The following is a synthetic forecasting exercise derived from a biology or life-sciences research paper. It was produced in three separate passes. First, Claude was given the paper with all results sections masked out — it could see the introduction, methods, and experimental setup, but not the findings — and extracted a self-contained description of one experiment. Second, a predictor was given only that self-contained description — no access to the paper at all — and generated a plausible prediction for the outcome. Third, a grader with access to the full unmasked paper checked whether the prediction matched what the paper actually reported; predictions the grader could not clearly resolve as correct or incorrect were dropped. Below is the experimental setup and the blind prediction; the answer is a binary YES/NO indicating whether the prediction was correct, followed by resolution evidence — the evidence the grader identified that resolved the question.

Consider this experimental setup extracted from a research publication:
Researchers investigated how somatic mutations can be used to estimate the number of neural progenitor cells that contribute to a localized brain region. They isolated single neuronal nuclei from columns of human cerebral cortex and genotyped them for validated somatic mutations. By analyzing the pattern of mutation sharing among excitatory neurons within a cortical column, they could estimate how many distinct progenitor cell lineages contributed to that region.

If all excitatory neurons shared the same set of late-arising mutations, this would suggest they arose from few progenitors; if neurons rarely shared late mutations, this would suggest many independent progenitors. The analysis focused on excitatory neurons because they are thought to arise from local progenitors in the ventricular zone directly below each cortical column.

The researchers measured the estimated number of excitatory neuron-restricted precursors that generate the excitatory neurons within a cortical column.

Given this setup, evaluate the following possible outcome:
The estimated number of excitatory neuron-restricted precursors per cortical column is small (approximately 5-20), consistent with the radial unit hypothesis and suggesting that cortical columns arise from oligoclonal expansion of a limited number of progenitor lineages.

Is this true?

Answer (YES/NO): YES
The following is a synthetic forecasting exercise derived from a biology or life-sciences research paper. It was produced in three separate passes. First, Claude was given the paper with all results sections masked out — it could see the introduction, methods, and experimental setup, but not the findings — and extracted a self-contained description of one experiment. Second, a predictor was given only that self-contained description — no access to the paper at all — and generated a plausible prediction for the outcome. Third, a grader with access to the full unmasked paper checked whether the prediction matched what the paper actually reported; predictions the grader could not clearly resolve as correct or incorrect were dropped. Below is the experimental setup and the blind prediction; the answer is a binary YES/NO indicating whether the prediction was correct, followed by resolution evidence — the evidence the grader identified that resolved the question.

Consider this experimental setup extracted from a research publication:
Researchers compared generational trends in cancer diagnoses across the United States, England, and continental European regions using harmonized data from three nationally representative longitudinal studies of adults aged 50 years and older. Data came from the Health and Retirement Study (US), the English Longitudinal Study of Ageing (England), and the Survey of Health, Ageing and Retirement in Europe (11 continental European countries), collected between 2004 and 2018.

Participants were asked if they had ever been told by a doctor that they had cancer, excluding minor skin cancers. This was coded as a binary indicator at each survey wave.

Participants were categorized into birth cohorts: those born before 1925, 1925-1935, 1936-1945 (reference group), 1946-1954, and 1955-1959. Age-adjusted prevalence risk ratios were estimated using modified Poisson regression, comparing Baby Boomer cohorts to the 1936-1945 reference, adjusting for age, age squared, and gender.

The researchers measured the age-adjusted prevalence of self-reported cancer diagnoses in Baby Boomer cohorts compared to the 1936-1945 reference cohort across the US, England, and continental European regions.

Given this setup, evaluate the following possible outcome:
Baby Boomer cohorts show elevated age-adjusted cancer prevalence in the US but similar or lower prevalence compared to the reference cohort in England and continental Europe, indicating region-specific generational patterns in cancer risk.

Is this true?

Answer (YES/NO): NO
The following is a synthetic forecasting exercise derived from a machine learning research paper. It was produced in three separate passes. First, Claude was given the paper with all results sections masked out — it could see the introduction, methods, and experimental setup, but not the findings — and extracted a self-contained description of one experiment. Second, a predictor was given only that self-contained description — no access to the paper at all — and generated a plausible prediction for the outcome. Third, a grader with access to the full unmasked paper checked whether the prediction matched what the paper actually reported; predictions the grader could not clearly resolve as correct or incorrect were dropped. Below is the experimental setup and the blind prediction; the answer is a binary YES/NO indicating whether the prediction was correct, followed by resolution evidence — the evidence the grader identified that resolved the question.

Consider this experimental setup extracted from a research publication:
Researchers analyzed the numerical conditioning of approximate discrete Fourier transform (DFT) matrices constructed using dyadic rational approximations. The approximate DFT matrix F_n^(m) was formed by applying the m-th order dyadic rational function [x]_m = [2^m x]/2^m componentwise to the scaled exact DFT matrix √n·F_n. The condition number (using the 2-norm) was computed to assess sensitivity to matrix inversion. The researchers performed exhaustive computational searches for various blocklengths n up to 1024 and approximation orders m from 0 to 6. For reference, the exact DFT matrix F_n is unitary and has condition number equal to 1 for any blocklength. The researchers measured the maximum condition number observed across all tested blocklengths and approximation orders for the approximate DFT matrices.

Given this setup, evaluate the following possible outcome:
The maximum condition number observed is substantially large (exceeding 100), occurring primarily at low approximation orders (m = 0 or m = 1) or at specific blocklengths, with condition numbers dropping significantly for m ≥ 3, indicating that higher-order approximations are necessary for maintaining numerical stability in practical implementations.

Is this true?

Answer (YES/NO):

▸ **The task**: For every line of the material above that contains the word "maximum", show the line.

▸ **Exercise result**:
Researchers analyzed the numerical conditioning of approximate discrete Fourier transform (DFT) matrices constructed using dyadic rational approximations. The approximate DFT matrix F_n^(m) was formed by applying the m-th order dyadic rational function [x]_m = [2^m x]/2^m componentwise to the scaled exact DFT matrix √n·F_n. The condition number (using the 2-norm) was computed to assess sensitivity to matrix inversion. The researchers performed exhaustive computational searches for various blocklengths n up to 1024 and approximation orders m from 0 to 6. For reference, the exact DFT matrix F_n is unitary and has condition number equal to 1 for any blocklength. The researchers measured the maximum condition number observed across all tested blocklengths and approximation orders for the approximate DFT matrices.
The maximum condition number observed is substantially large (exceeding 100), occurring primarily at low approximation orders (m = 0 or m = 1) or at specific blocklengths, with condition numbers dropping significantly for m ≥ 3, indicating that higher-order approximations are necessary for maintaining numerical stability in practical implementations.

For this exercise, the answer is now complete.